John Calvin is a man of distinguished reputation, one of the great figures of church history.
—Wulfert de Greef
It would hardly be too much to say that for the latter part of his lifetime and a century after his death John Calvin was the most influential man in the world, in the sense that his ideas were making more history than those of anyone else during that period. Calvin’s theology produced the Puritans in England, the Huguenots in France, the ‘Beggars’ in Holland, the Covenanters in Scotland, and the Pilgrim Fathers of New England, and was more or less directly responsible for the Scottish uprising, the revolt of the Netherlands, the French wars of religion, and the English Civil War. Also, it was Calvin’s doctrine of the state as a servant of God that established the ideal of constitutional representative government and led to the explicit acknowledgment of the rights and liberties of subjects. . . . It is doubtful whether any other theologian has ever played so significant a part in world history.
[Calvin] easily takes the lead among the systematic expounders of the Reformed system of Christian doctrine. . . Calvin’s theology is based upon a thorough knowledge of the Scriptures. He was the ablest exegete among the Reformers, and his commentaries rank among the very best of ancient and modern times. His theology, therefore, is biblical rather than scholastic, and has all the freshness of enthusiastic devotion to the truths of God’s Word. At the same time he was a consummate logician and dialectician. He had a rare power of clear, strong, convincing statement. He built up a body of doctrines which is called after him, and which obtained symbolical authority through some of the leading Reformed Confessions of Faith.

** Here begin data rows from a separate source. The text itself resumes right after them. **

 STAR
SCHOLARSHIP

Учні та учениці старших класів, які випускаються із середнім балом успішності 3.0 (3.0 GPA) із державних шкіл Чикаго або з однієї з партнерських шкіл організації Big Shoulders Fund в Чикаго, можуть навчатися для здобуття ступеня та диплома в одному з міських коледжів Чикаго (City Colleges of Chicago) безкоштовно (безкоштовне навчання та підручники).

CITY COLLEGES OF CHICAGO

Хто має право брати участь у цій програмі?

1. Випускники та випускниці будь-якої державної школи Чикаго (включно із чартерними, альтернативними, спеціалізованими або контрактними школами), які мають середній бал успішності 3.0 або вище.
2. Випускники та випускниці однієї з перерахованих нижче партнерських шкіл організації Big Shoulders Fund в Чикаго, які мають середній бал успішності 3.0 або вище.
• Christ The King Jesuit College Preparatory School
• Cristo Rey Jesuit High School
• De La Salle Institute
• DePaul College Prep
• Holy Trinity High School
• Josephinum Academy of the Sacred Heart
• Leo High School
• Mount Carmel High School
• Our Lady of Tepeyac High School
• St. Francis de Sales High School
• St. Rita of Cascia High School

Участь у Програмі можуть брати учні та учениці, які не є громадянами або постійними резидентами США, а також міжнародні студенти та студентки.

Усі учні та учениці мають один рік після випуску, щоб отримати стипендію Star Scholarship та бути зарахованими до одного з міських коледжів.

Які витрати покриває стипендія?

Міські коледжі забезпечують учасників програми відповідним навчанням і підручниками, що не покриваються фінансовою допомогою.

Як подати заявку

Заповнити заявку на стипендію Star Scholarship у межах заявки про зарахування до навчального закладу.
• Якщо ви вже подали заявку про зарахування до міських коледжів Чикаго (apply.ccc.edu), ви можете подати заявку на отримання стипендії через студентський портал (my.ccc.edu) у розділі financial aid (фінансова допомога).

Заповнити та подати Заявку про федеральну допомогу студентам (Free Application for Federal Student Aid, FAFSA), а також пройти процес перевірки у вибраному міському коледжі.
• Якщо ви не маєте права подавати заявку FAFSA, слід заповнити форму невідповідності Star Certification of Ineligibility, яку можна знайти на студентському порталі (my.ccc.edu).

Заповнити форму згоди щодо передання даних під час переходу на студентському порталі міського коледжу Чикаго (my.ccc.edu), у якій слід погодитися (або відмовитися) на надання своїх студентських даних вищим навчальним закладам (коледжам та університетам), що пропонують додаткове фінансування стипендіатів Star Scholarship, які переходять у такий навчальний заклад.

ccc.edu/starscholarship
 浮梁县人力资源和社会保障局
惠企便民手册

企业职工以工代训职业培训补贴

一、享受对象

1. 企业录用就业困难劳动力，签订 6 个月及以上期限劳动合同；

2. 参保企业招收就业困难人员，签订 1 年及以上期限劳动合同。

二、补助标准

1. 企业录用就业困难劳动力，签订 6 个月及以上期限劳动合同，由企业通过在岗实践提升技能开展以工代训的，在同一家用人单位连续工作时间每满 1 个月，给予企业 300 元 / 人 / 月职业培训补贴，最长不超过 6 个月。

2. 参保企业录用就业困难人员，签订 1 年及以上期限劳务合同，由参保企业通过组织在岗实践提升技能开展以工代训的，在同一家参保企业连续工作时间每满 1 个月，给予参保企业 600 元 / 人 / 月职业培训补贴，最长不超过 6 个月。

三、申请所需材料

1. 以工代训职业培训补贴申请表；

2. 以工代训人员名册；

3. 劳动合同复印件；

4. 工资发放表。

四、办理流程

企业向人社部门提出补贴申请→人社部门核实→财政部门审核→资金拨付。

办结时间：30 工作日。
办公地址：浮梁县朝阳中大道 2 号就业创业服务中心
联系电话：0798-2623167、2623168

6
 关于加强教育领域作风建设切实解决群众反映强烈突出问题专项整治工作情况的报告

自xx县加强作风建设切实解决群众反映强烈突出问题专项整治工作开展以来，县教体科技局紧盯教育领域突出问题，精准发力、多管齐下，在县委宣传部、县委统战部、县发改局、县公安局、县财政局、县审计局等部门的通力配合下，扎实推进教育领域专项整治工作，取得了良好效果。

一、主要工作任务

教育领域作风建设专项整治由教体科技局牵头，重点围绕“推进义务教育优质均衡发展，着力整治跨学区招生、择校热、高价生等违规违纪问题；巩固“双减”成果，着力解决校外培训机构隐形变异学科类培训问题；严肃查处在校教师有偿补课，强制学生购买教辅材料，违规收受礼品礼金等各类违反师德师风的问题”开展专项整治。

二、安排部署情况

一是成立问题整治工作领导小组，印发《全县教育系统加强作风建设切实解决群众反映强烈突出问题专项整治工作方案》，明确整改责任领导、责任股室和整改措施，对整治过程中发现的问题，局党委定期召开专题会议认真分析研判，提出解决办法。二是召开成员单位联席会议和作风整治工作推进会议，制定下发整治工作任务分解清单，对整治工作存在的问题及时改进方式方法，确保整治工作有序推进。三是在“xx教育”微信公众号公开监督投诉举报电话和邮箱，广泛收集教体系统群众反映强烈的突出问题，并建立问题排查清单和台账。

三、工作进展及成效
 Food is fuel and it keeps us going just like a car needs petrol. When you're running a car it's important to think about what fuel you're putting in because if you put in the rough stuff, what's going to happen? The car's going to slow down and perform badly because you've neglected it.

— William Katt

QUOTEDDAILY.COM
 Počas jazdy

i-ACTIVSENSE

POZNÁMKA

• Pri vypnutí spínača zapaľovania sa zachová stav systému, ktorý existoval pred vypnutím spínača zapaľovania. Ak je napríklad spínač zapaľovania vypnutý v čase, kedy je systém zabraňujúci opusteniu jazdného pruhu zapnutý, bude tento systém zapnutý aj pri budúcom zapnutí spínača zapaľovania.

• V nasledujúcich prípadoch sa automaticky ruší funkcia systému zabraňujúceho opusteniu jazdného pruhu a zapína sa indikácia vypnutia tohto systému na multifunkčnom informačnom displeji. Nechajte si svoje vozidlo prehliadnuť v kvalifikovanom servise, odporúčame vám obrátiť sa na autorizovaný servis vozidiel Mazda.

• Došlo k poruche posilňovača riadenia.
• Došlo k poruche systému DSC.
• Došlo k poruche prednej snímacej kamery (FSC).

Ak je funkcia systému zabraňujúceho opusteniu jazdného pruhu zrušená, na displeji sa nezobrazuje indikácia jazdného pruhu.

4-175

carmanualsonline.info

What is it about Calvin that so inspires me? This: his disciplined style, his determination never to speculate, his utter submission to Bible words as God's words, his submission to Christ's Lordship, his sense of the holy, his concern to be as practical as possible; the fact that godly living was his aim and not theology for the sake of it. In a forest of theologians, Calvin stands like a Californian Redwood, towering over everyone else.
—Derek Thomas
A little bit of the world’s history was enacted in Geneva.
—Ludwig Häusser
The greatest exegete and theologian of the Reformation was undoubtedly Calvin. . . . He is one of the greatest interpreters of Scripture who ever lived. He owes that position to a combination of merits. He had a vigorous intellect, a dauntless spirit, a logical mind, a quick insight, a thorough knowledge of the human heart, quickened by rich and strange experience; above all, a manly and glowing sense of the grandeur of the Divine. The neatness, precision, and lucidity of his style, his classic training and wide knowledge, his methodical accuracy of procedure, his manly independence, his avoidance of needless and commonplace homiletics, his deep religious feeling, his careful attention to the entire scope and context of every passage, and the fact that he has commented on almost the whole of the Bible, make him tower above the great majority of those who have written on Holy Scripture.